YOUNG: Today, for normal logins to the patient portal, we just use user ID and password. We do require strong password rules made up of letters, numbers, upper and lower case and all that. We also don't expire passwords for patients. That's a policy decision we made at the onset only due to the fact that healthcare is a little different than, say, your banking portal site because some folks may come into their healthcare portal like My Geisinger once or twice a year, or maybe once every other year. Certainly, others are in more frequently than that, but you can imagine how it can vary per patient in healthcare. So we have to adapt to that. We thought if we expired passwords, we would generate a lot of calls to our help desk, and with over 160,000 users now, we just don't have that big of a help desk.
We do provide a process for users of the patient portal to change their password online as well as reset their password if they forgot it. ... We allow our patients to self service without calling our help desk. It's been used quite heavily. We also, as part of the reset process, send a confirmation letter to the person who is changing the password, but we send it to the account holder's home address that we have on file. By doing that, it's been remarkably effective at catching fraud when folks out there are trying to creatively get into someone else's record.
We are also looking at wrapping knowledge-based authentication around the enrollment process to get folks in faster to their medical record online. Today, the user signs up and requests access to their own record, and we mail out a one-time use activation code to their home address on file. So they can request it online, but they have to wait a couple of days until they get that letter in the mail to activate the account. What we would like to do is get that down to maybe a matter of a couple of minutes by using knowledge-based authentication techniques to shorten that time frame.

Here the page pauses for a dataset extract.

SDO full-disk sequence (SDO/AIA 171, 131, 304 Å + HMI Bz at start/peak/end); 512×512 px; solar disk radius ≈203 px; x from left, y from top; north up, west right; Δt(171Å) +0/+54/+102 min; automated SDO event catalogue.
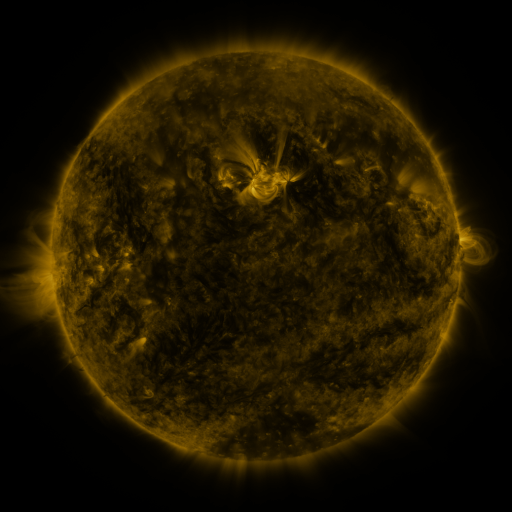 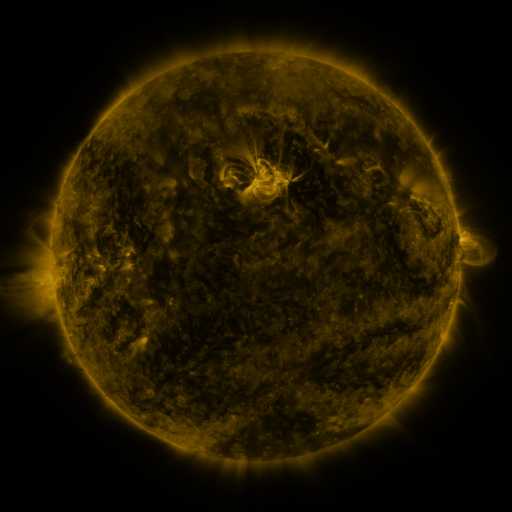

Authentication Lessons Learned
ANDERSON: To wrap things up, what lessons have you learned as your authentication strategy has evolved?
YOUNG: Well with authentication, I think the biggest thing is you need to constantly evolve and research your authentication strategy. So today our approach is layered security and what some people will refer to as security-in-depth, using the three R's: rules, roles, and risk. Let me explain. The traditional security rules still apply and are embedded in just about all applications, things like password rules and even smart rules that can do certain things based upon a user's age. It may deny access to a healthcare portal to those under 18.
Then there are roles, and by that I mean a user role or a categorization of users and access rights based on those categories. We have patient roles, we have external versus internal provider roles, we have employee roles, health plan member roles, etc. And we manage all those roles. Each role has a set of access rights and policies to it. One of the policies on roles that we made was that we want to keep the roles separate from each other because a lot of times the roles overlap. I can be an employee and I also can be a patient of Geisinger. We keep the roles separate so that if you lose your employee role you still have your patient role. That's been a good thing for us as we evolved our strategy.
The last of the three R's is risk-based security. I've already talked about that a little bit, but that is a newer approach to layered security, and the uniqueness of this approach is that it's always self-learning and constantly changes. It changes and adapts to the threats that are out there in the online community. So to us that was a selling point and a key enabler of why we chose the risk-based approach as well.
With the three R's that I mentioned, we're also sprinkling into the mix some knowledge-based authentication.
To sum it all up, my message would be never be happy with where you are at in terms of authentication strategies as it always could be better than what it is.